Keep only the lines of the data below that contain "javascript", and copy them.

*** Opening Supplied records ***

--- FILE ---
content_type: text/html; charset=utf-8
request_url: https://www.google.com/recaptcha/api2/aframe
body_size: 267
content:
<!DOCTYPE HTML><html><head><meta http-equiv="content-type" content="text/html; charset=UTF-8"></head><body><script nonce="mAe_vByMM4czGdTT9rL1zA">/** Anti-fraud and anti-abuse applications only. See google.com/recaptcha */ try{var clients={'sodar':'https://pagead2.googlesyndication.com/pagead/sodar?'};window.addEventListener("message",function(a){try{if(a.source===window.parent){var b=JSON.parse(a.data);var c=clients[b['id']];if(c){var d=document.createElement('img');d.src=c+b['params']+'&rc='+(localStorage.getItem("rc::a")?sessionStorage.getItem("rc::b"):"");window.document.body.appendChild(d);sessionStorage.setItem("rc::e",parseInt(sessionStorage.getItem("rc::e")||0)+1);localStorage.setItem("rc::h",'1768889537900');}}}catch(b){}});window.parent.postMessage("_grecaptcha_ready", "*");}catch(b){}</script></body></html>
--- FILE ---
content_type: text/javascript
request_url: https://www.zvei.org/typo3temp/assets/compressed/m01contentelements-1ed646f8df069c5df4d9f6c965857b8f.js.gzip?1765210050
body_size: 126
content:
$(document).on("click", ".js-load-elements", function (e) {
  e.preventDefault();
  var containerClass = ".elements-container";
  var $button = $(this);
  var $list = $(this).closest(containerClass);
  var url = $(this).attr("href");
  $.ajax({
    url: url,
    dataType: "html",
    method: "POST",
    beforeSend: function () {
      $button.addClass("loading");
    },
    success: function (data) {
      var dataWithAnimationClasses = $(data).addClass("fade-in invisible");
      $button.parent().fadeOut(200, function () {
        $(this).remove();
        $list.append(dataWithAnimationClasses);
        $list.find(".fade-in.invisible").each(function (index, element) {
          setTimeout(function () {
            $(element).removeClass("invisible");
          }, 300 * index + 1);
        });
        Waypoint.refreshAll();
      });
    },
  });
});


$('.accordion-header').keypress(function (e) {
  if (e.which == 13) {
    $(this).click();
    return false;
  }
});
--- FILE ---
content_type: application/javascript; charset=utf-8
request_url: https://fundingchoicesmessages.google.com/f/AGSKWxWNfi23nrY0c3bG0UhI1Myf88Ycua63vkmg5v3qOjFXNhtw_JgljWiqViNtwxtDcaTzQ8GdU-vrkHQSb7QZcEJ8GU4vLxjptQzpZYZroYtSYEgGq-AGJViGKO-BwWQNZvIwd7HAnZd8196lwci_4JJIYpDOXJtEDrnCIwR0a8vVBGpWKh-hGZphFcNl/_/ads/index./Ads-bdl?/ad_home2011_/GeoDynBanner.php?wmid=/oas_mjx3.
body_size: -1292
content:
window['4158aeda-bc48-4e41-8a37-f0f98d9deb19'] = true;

*** Closing Supplied records ***

Solution to this task –
content_type: text/javascript
content_type: application/javascript; charset=utf-8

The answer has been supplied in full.